En 2020, UC Berkeley celebró su ceremonia de graduación en Minecraft
En Fortnite hay evento virtuales que se llevan a cabo todos los días, como el ya mítico Rift Tour Featuring Ariana Grande
Igualdad:
Hay muchos factores que influyen en la igualdad, como la raza, el género, la discapacidad o la propiedad. En el metaverso, todos pueden controlar avatares personalizados y ejercer su poder con las mismas oportunidades . Como ecosistema autónomo, el metaverso incluye un atributo de la democracia, para mantener el orden y el funcionamiento.

Por ejemplo, en Descentraland, el primer mundo virtual completamente descentralizado, dispone de un Organismo Autónomo Descentralizado (DAO) para entregar el control a las personas que crean y juegan en este espacio virtual. Cualquier jugador puede decidir cómo se comporta este mundo: desde qué artículos se permiten, la moderación del contenido, la política, subastas….

El Axie Infinity, un universo inspirado en Pokémon donde cualquiera puede ganar tokens a través del juego y contribuciones al ecosistema, también introduce un mecanismo de organización descentralizado, en el que los titulares de Axie Infinity Shards (AXS) pueden apostar sus tokens a través de un panel de control y participe en los votos de gobierno.
La otra cara de la moneda es la brecha tecnológica. El acceso al metaverso requiere una cierta inversión que, de momento, digamos no es muy “democrática”.
Salud
Otro tema que preocupa es la salud mental y, claro, la felicidad. Un mundo virtual podría contribuir a aumentar la depresión, aislamiento… El ser humano no está hecho para vivir en la tecnología y los posibles efectos neuronales y psicológicos no deben ser subestimados. La salud física tampoco debe ser subestimada, ya que el aislamiento que produce esta «inmersión» puede generar también daños físicos.

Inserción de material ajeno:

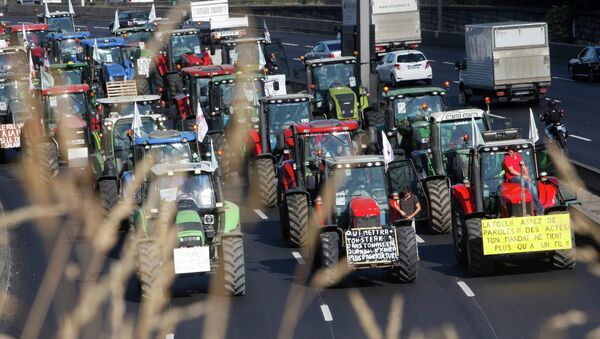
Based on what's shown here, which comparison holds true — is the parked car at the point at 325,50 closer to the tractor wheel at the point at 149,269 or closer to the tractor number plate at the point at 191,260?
the tractor wheel at the point at 149,269

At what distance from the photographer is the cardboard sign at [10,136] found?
4044 centimetres

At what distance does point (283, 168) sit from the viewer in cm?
2992

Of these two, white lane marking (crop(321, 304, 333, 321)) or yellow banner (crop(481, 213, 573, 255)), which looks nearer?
white lane marking (crop(321, 304, 333, 321))

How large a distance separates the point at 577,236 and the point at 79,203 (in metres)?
13.5

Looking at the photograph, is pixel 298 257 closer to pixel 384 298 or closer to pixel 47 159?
pixel 384 298

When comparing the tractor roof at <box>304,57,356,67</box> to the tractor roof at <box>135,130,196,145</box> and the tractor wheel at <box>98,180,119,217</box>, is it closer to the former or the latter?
the tractor wheel at <box>98,180,119,217</box>

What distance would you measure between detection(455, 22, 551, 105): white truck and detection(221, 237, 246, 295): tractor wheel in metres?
27.0

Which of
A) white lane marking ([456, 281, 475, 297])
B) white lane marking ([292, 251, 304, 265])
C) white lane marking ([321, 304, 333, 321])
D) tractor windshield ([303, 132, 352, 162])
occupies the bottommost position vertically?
white lane marking ([321, 304, 333, 321])

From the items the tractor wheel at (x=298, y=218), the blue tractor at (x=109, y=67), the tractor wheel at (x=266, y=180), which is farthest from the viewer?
the blue tractor at (x=109, y=67)

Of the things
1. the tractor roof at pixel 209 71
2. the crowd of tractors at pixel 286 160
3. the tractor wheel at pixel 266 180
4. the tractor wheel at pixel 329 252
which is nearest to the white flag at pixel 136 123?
the crowd of tractors at pixel 286 160

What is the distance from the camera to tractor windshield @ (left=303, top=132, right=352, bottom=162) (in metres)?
28.8

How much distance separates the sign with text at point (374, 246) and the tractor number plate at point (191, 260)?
8.46 ft

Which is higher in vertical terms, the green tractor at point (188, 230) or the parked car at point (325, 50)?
the parked car at point (325, 50)

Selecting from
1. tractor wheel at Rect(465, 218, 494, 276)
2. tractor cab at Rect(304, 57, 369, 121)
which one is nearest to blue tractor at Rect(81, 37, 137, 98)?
tractor cab at Rect(304, 57, 369, 121)
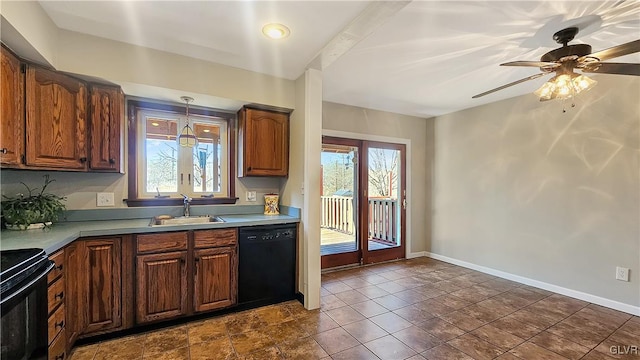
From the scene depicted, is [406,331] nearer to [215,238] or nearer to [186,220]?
[215,238]

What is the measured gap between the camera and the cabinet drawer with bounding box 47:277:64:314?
1702mm

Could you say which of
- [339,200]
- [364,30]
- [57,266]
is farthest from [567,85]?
[57,266]

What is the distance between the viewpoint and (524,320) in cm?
257

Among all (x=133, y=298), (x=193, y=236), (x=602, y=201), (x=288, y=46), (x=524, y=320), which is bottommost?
(x=524, y=320)

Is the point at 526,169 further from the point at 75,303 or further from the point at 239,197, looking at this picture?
the point at 75,303

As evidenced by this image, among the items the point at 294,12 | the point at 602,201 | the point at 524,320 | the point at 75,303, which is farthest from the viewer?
the point at 602,201

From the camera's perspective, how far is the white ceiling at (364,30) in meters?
1.86

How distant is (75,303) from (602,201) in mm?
4950

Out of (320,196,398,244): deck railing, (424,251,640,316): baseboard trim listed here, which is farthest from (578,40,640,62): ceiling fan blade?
(320,196,398,244): deck railing

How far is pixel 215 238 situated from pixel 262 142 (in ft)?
3.69

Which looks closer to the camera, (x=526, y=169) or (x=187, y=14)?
(x=187, y=14)

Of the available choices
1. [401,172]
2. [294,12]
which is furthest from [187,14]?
[401,172]

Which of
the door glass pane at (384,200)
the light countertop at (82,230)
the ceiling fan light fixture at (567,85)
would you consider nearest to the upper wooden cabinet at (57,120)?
the light countertop at (82,230)

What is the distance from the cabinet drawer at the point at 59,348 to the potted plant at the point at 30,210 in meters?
0.88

🤔 El metaverso da mucho que pensar:
¿Será un universo más inclusivo, comprometido con la forma descentralizada de construirlo, o potenciará la desigualdad y dará a las grandes empresas el poder de controlarnos? ¿Seremos capaces de consumirlo de forma «saludable» o potenciará la parte mala de la tecnología?
Al final, como cualquier herramienta, dependerá de las personas que estemos usándola… Por eso, la humanidad y los valores se vuelven cada vez más esenciales.